‘Racer’ Clogs Some Engines

Courtesy of Warner Bros.

Courtesy of Warner Bros.
Emile Hirsch plays Speed in the Wachowski brothers’ version of “Speed Racer.”

“Speed Racer” comes across as candy for the senses. The constantly dynamic visuals are a rainbow-sherbet, hyper, pop-art assault on the eyes that is stunning and, at times, almost overwhelming. Unfortunately, much like candy, the rush starts strong yet ultimately leaves the viewer unsatisfied.
There is no denying the fact that the movie is fun to watch. Its style is both retro-kitsch and avant-garde, utilizing the best of modern computer animation to play up to its cartoon roots. The majority of the film is composed with computer-generated backgrounds and only maybe three or four practical sets. It’s exactly the kind of cool-looking film that one would expect from the Wachowski brothers, the team that gave us “The Matrix” films and “V for Vendetta.” The action sequences are exciting, frenetic and sometimes hard to follow. It’s easy for one to have a bit of motion sickness, not because of the race itself, but because of the constant movement of the points of view of the other race observers.

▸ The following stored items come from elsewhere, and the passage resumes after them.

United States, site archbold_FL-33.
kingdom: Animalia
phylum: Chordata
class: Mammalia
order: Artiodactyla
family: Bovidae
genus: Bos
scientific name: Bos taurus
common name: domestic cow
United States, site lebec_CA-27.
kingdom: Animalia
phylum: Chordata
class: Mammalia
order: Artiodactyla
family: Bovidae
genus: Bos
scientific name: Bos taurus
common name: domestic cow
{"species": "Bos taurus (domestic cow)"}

The film’s vague plot is also hard to follow. It’s difficult to see what stake the many villains have in ruining the Racer family other than the evil, capitalist dollar. The heroes and villains are broadly drawn archetypes that lack unique character. Certain subplots, such as the one involving Snake Oiler in the Casa Cristo rally race, seem shoehorned in merely because they appeared in the cartoon. A good amount of footage seems merely stuck into the film for purely humorous or entertainment value, dragging the viewer away from the main action (for example, any of the moments featuring Spritle and Chim Chim or the extended ninja fight sequence).
Some of these moments are welcome distractions, but others come off more like non-sequiturs which do nothing for the movie. These moments pander to the young demographic that the film is aiming toward, but leave the casual viewer scratching his head. At a length of over two hours, the movie could have stood to edit out some of these scenes and also edit down many of its over-long dramatic scenes.

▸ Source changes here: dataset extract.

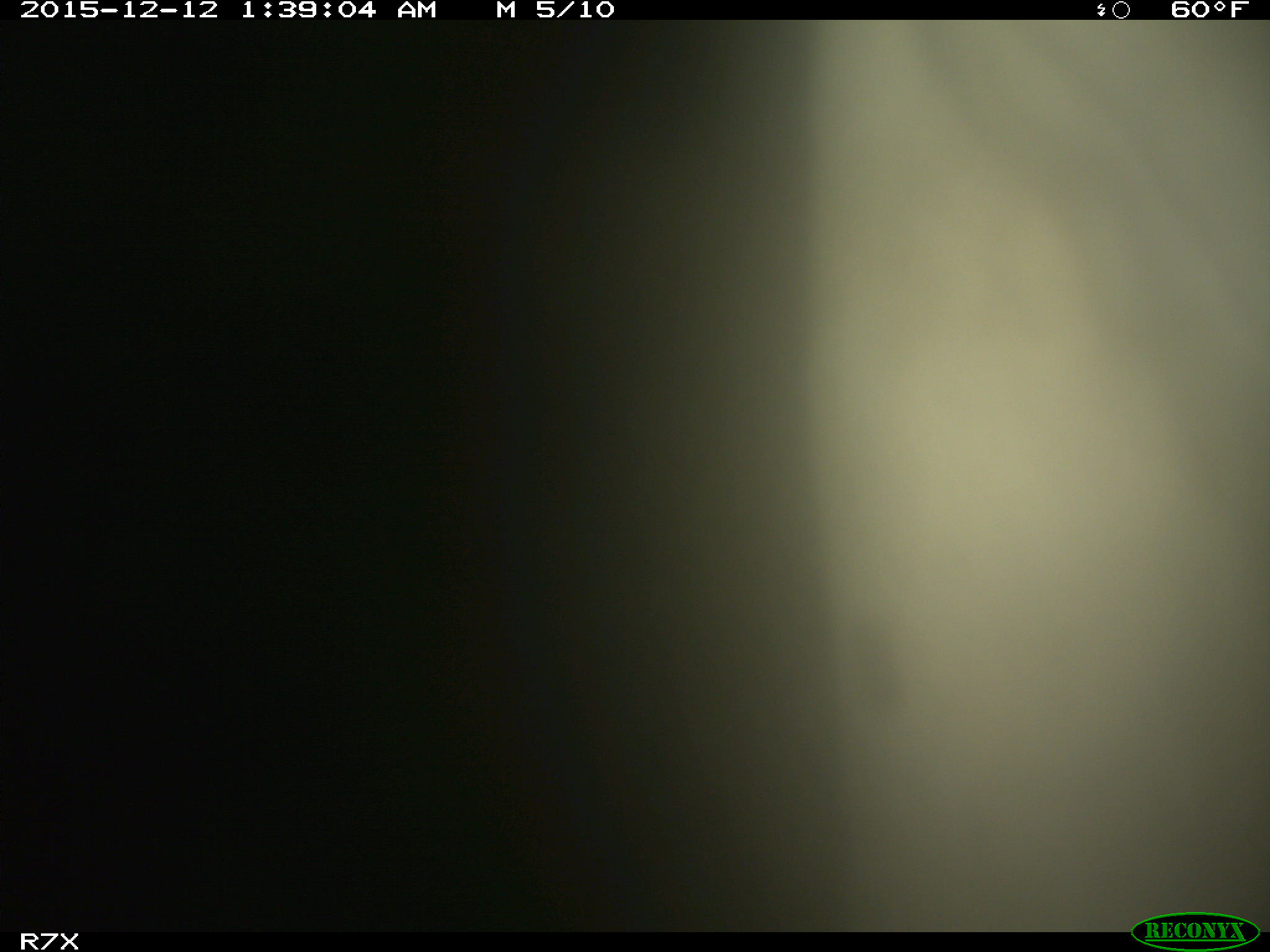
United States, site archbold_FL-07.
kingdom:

Another confusing element is the constant flashback and flash-forward narrative structure. One flash-forward in particular flashes to a future race, then goes back to the characters talking about the race that has yet to happen, then jumps forward to a moment after the race has finished before the viewers have any chance of re-orienting themselves as to where they are in the film.

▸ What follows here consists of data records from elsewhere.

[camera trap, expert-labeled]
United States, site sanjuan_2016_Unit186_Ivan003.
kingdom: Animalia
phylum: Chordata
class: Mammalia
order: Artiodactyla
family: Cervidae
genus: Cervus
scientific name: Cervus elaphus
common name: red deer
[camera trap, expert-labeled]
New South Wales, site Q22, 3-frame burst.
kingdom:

Ignoring the clichéd and convoluted plot points, the movie was still fairly fun to watch, especially when not taking itself particularly seriously. The cast worked well together and Roger Allam as Royalton comes off like a great James Bond-esque maniacal villain. Unless you’re a big fan of the series or are under 12 years of age, I’d suggest waiting until the movie comes out at the dollar theater.